We did submit a lengthy set of amendments in our long statement which illustrate the detailed questions that are involved, and they are just another set of questions just like these you have been hearing for the past 2 days.

The point of our testimony was in effect that the committee really has not considered these aspects and has not taken testimony from people who create data bases and market data bases. It is a whole other world. The purpose of section 117 in the legislation was to preserve the status quo on those questions-simply by virtue of the fact that the committee did not have enough information. We face in the educator's ad hoc proposed amendment, a proposal to exempt input. I am just trying to call to the attention of the committee that before you get into that, you have to consider all the experience that has been had on

that. It would be better if you reserved that for the National Commission's study, or hold another day of hearings on that subject. That is the position of our statement.

Mr. LIEB. Congressman Pattison, the approach of 2223 is to leave the law, whatever it is with respect to computer usage, as it is and ask to turn the question over to the new National Commission. Ms. LINDEN. I would like to add a couple of words, if I may.

I was on the Committee of Science and Technology, Executive Office of the White House, for 32 years. We debated this issue and we prepared voluminous reports on exactly this problem. The fact is that the cost in time, energy, and money, the millions and millions of dollars it costs to create input, to create the storage and the memory core of the computerized information storage and retrieval system, is such that if we, in the interim, prior to the resolution of the problem by the National Commission, permit free input, the cost of reverting to the old system and protecting input, I submit, will, for practical purposes and realistically, be impossible. Once you free the geese, they fly away. It is impossible to recapture them again.

This is a short-form urging of what is an extremely complex concept of computerized uses and processing of information.

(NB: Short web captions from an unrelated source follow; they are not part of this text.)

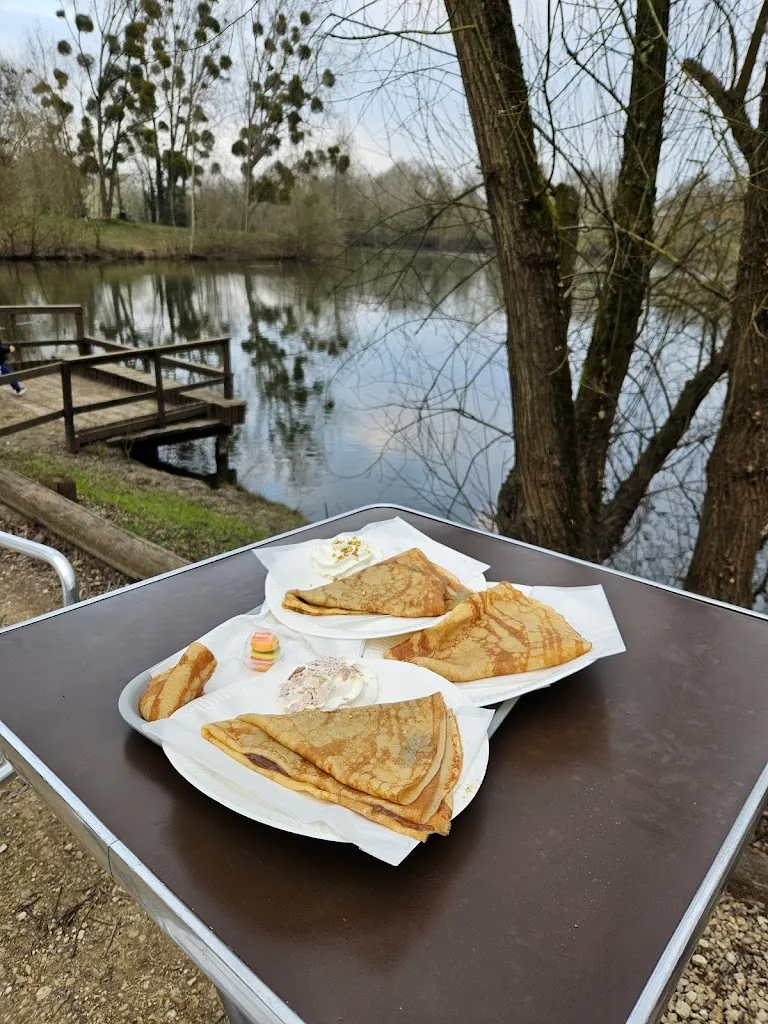 Le Chalet du Lac_Saint-Michel-sur-Orge_slider_image_2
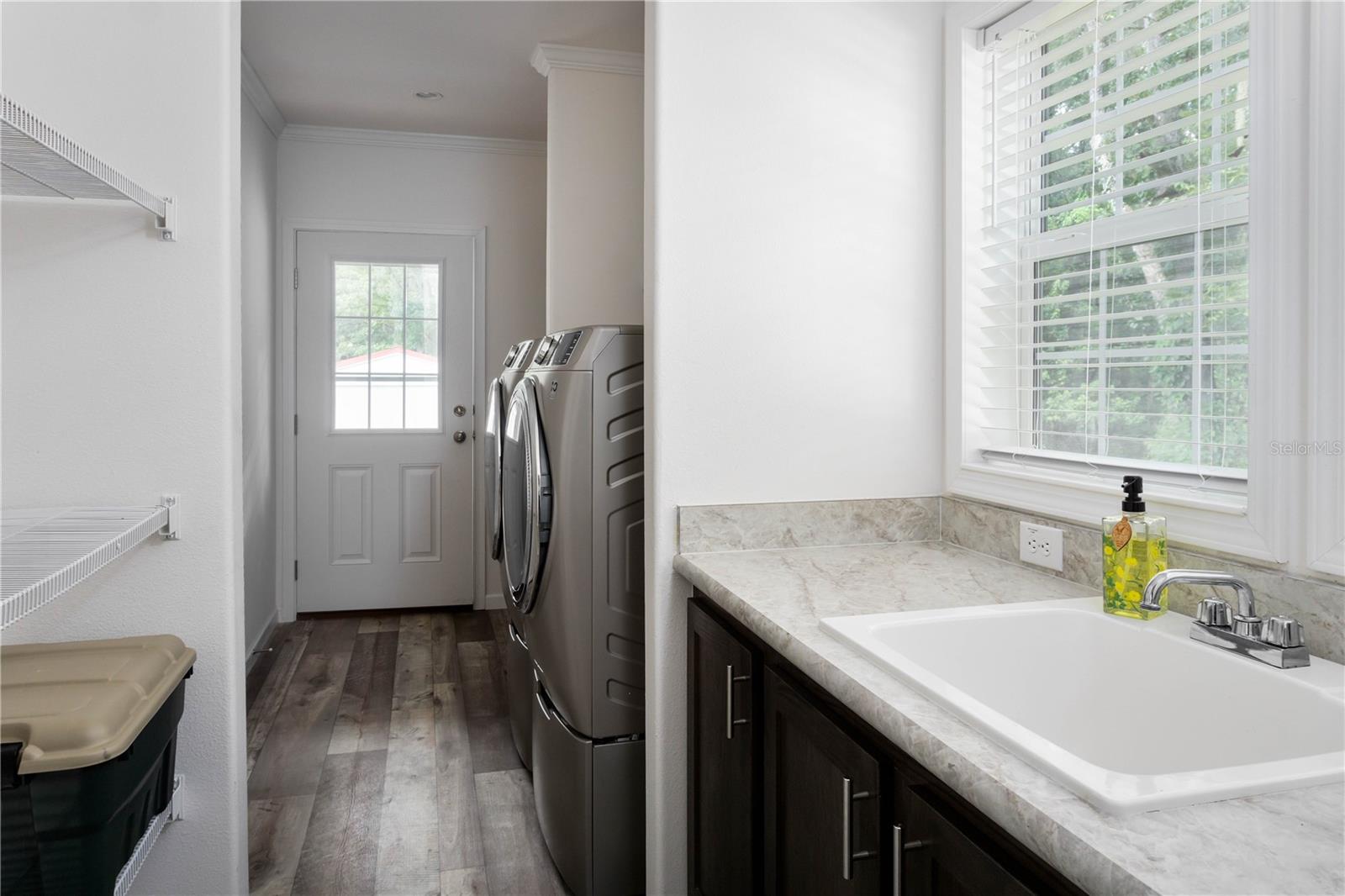 Image 6 of 24 For 10015 45th Avenue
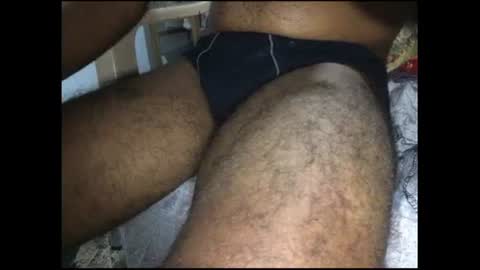 Snapshot of xxboyfunlive chatting on October 1, 5:39 pm xxboyfunlive online show from October 1, 5:39 pm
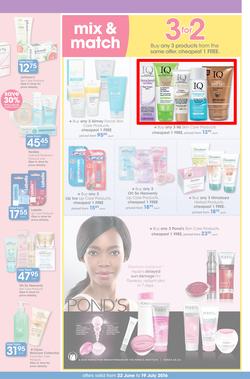Clicks : Save (22 Jun - 19 Jul 2016), page 13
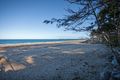 Property photo of 37 Ian Wood Drive Dolphin Heads QLD 4740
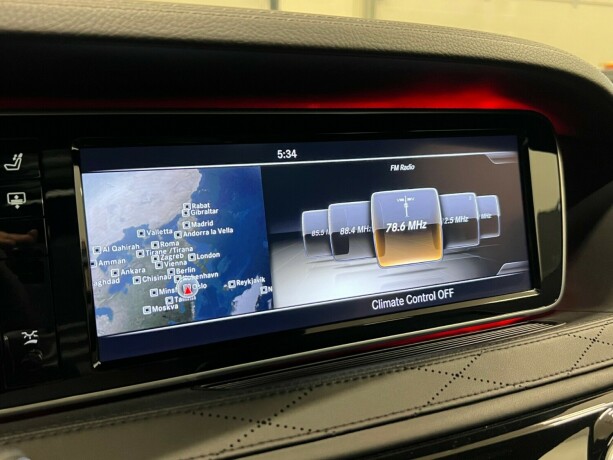 mercedes-benz-s-klasse-bensin-2014-big-18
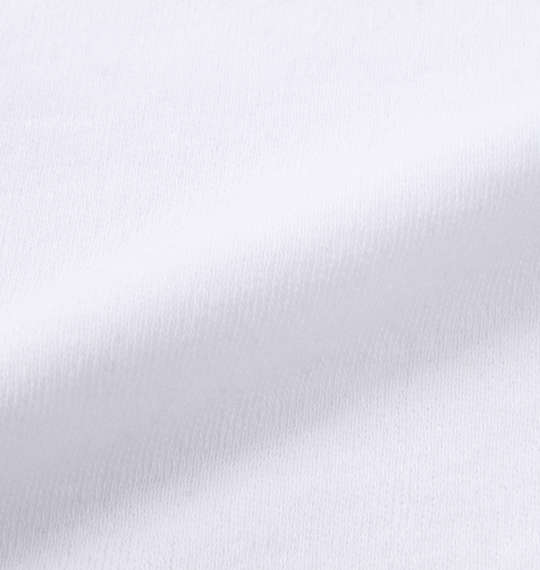 大きいサイズ Heatchanger 長袖VTシャツ 3L 4L 5L 6L 7L 8L MC933301-07508 ラッピング可 送料無料 即日発送-1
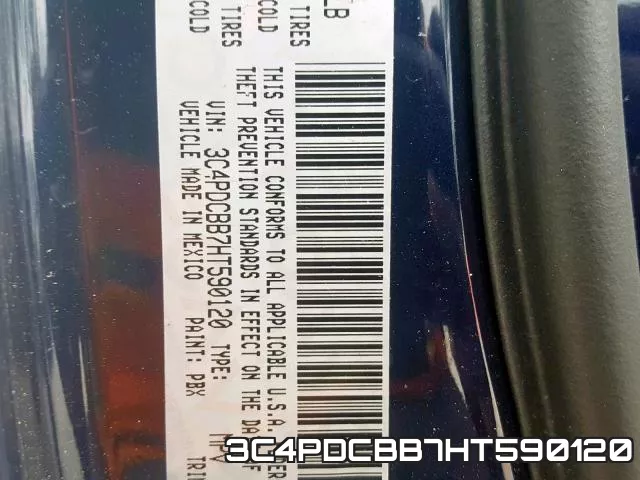 3C4PDCBB7HT590120_10.webp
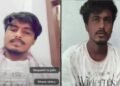 ‘राइफल चलानी आती है, छोड़ूगां नहीं…’, पुलिस को सोशल मीडिया पर दी खुली चुनौती , कुछ ही घंटों में गिरफ्तार  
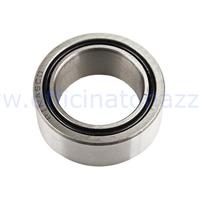 Cuscinetto a rulli Pinasco (25x38x15) banco lato v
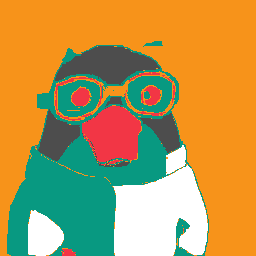 inscription 2fcccfbed862e4e29fce63078b01c136c41bf4b16a1369198e2c1ceb422b7676i0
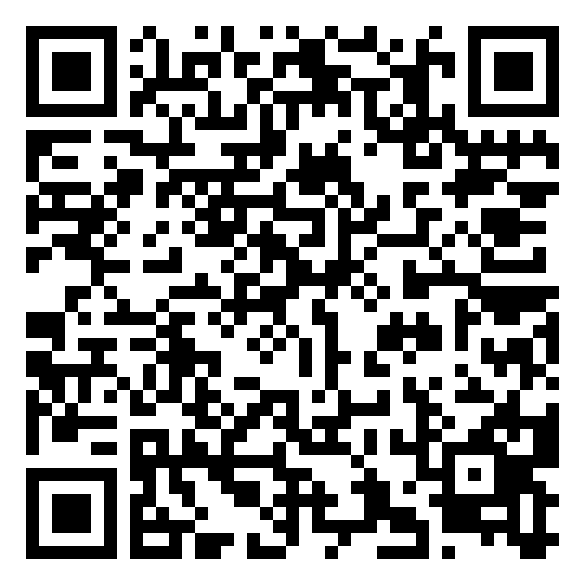 QR code 02056345000000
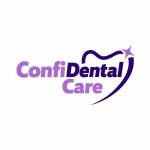 ConfiDental Care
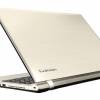 Toshiba Satellite P50-C-14M (PSPTSE-01J011TE)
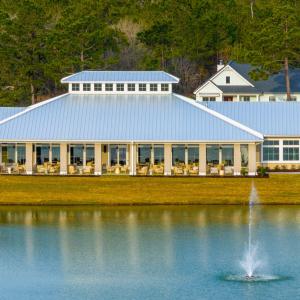 The Bluffs Clubhouse LowRes-12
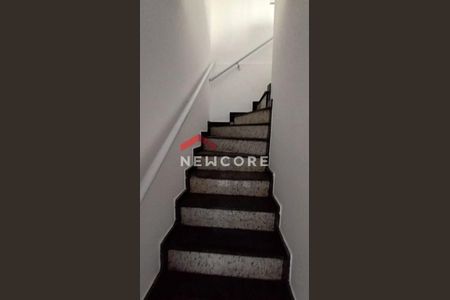 11_photo/94ce1dd5cb.a824f5d462c04ebd-ATLAS-4b8c7094-8fe6-4a0c-a7cc-de5529cc76f7.jpg de casa de condomínio à venda com 2 quartos, 60m² em Aviação, Praia Grande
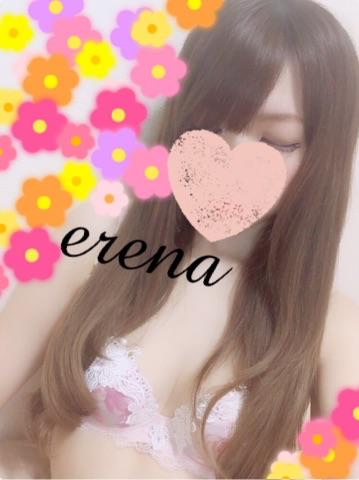 ☆えれな☆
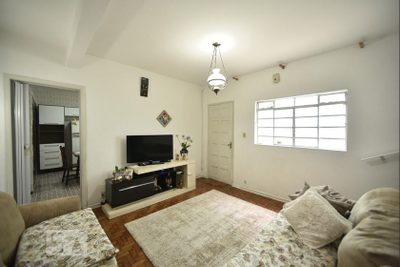 Casa, 3 quartos, 300 m² - Foto 4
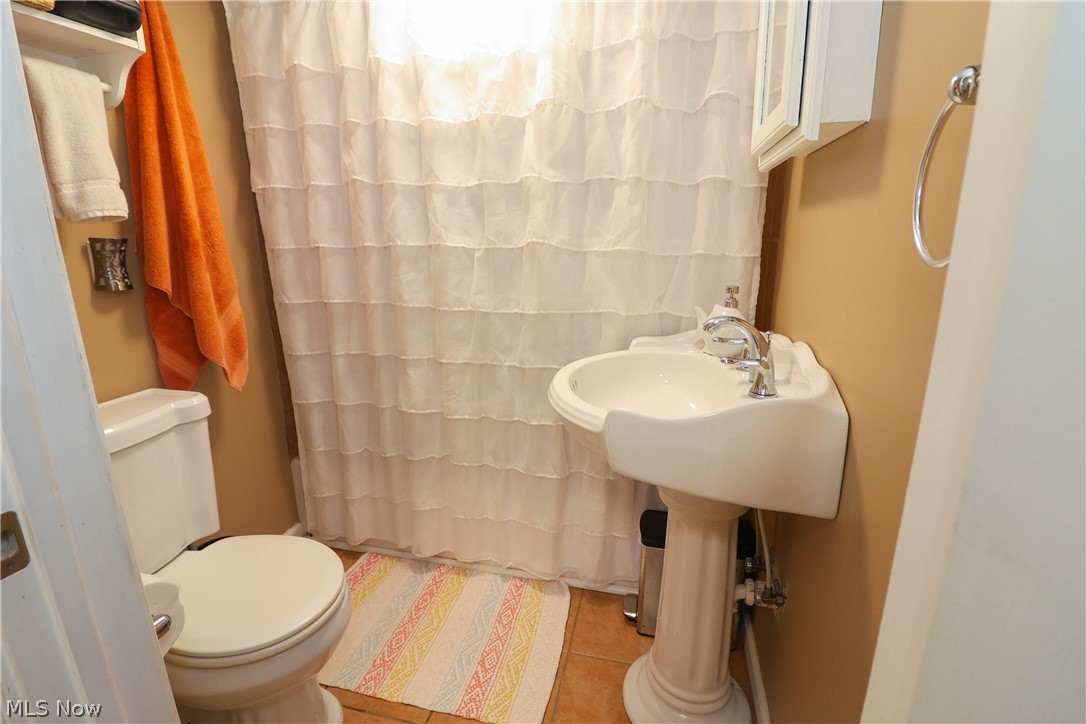 204 House Court Fairport Harbor OH 44077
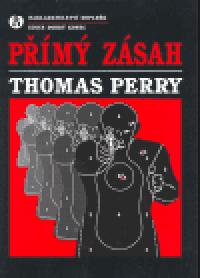 Pm zsah - Thomas Perry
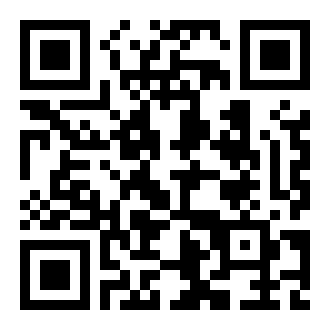 观看视频教程初二英语下 Unit 7 would you mind turning down the music 石室联中陈慧宇的二维码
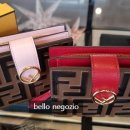 여주-0386 이미지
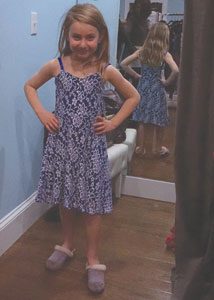 all-about-dress-little-kid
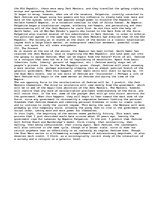 Esszék 'Jedism. The Religion of Star Wars', 2.                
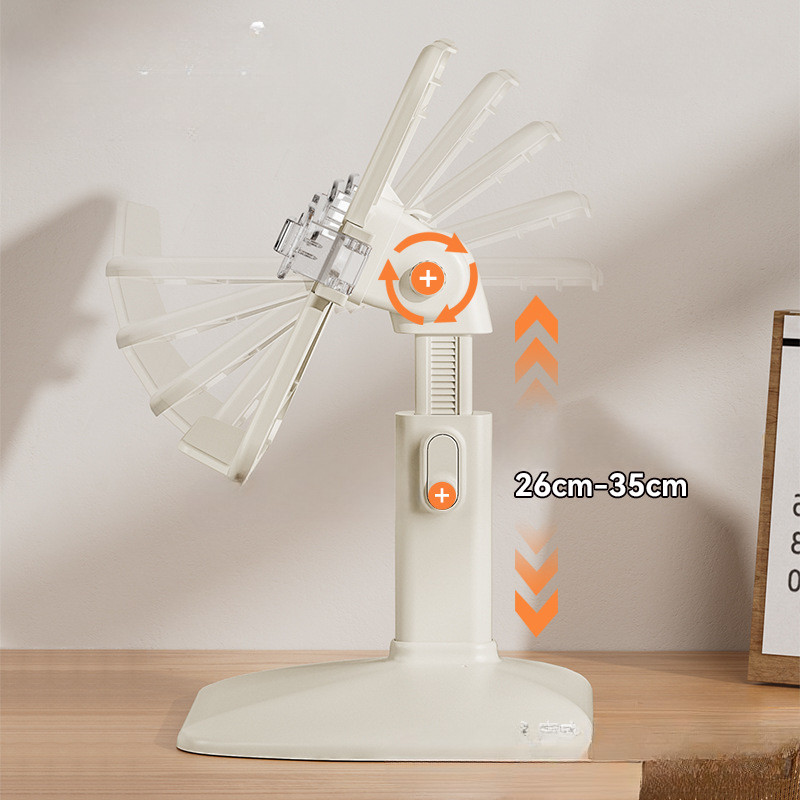 ildren Can Lift and Adjust The Reading Stand Desktop Reading Stand Office Reading Stand Reading Book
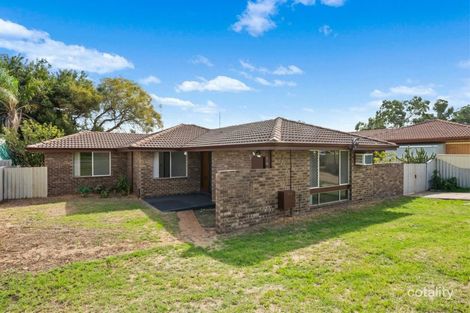 Property photo of 6 Abbott Place Spalding WA 6530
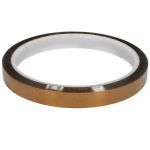 Теплопроводящая подложка RP33M10m0.05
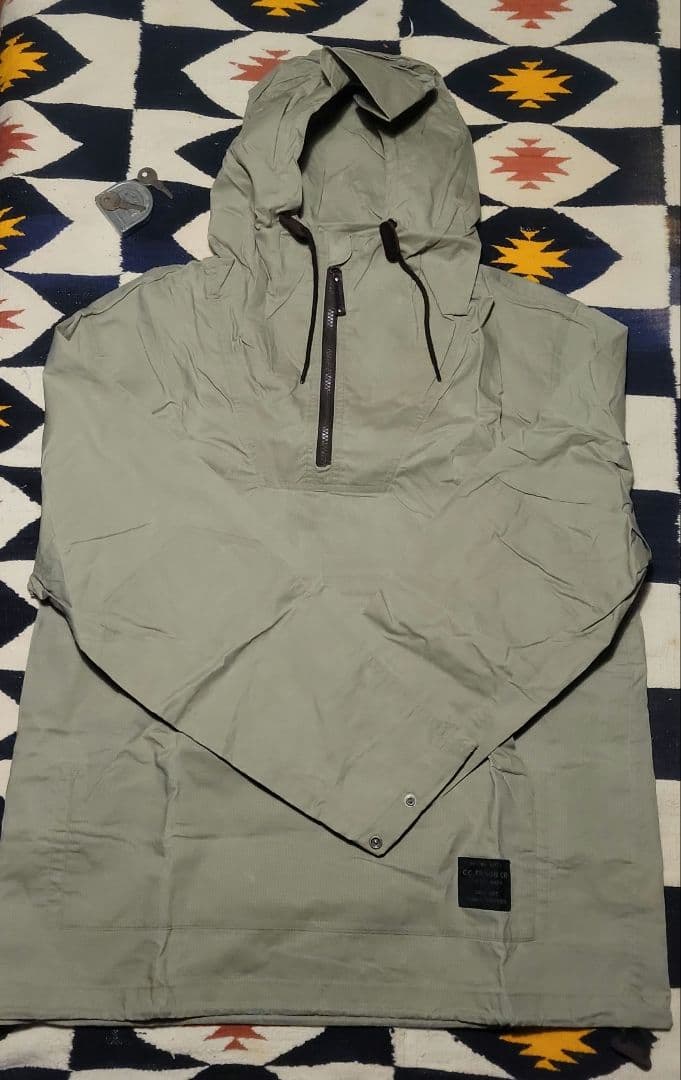 FILSON フィルソン アノラック パーカー 一 番 安い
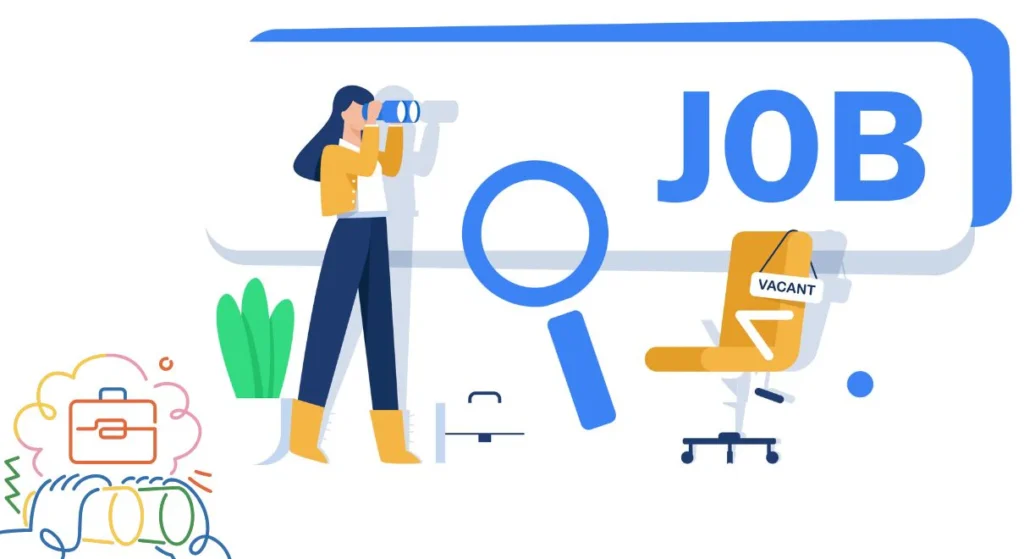 أفضل 9 مواقع للبحث عن عمل في إسبانيا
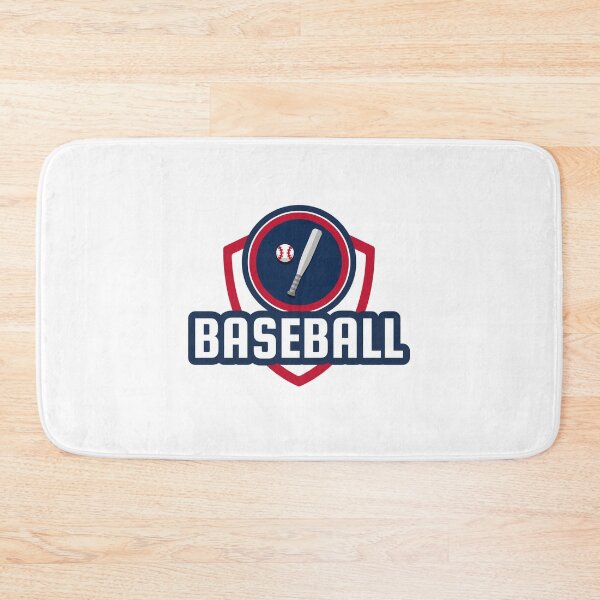 Item preview, Baseball designed and sold by Magartes.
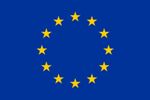Immagine associata al documento: Aiuti di Stato: la Commissione Europea approva la carta degli aiuti regionali 2007-2013 dell'Italia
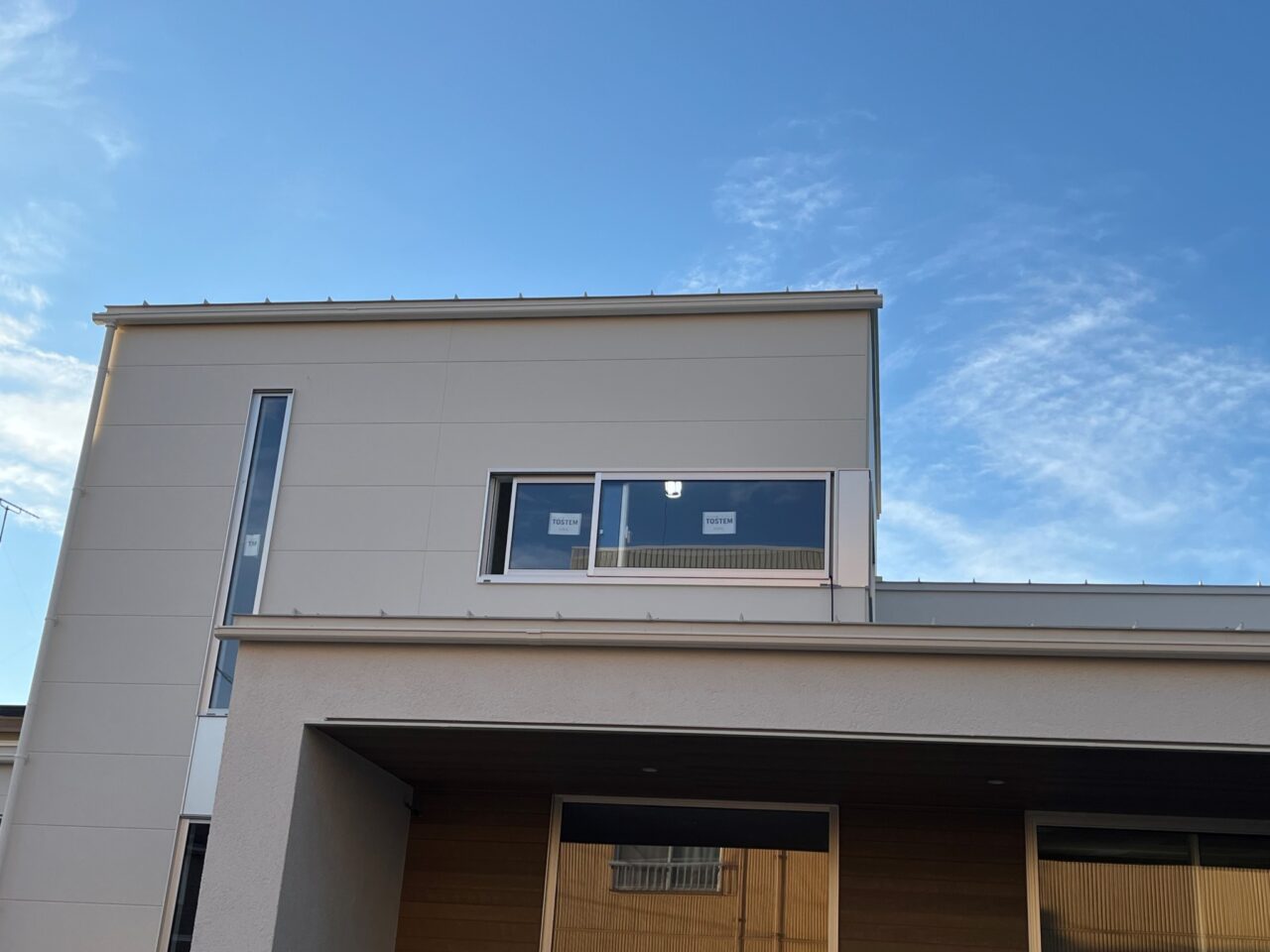 まもなく竣工3件！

One of the basic issues which this committee has not averted to and rightly so, because it is being left to the National Commission-is the problem of censorship. I would simply whet your appetite by using that word. The serious problem in censorship that computerized information storage and retrieval systems would cause if input were left, as I say, as the freed geese. This is a subject that warrants not only the attention of this committee, but serious study of the National Commission and careful reporting back for your consideration.

Mr. KASTENMEIER. On behalf of the committee, I thank you for your appearance this morning-I should now say this afternoon. We will see you again in the context of this particular issue, perhaps, or others, on June 4: the committee will be exposed to the jukebox issue and the tribunal issue. And we will have as witnesses the American Society of Composers, Authors & Publishers; Broadcast Music, Inc.; Music Operators of America; and the manufacturers of jukeboxes. Until that time, on June 4, at 10 o'clock in the morning, the subcommittee stands adjourned.

[Whereupon, at 1:30 p.m., the subcommittee adjourned.]
[The following statements were received for the record.]

STATEMENT OF ALBERT WARREN, CHAIRMAN, COPYRIGHT COMMITTEE, INDEPENDENT
NEWSLETTER ASSOCIATION

My name is Albert Warren. I am chairman of the Copyright Committee of the Independent Newsletter Association. I am publisher of Television Digest with Consumer Electronics. The other members of the Committee are Louis Rothschild, publisher of Food Chemical News, and David Swit, publisher of Product Safety Letter. All 3 newsletters are published in Washington.

We speak for newsletters which are true journalistic enterprises. We do not represent house organs, publicity devices and the like. We produce the publications of the type admitted to the Congressional Periodical Press Galleries under the rules of Congress which specify that the publications admitted are "published for profit and supported chiefly by advertising or by subscription, and owned and operated independently of any industry, business, association, or institution."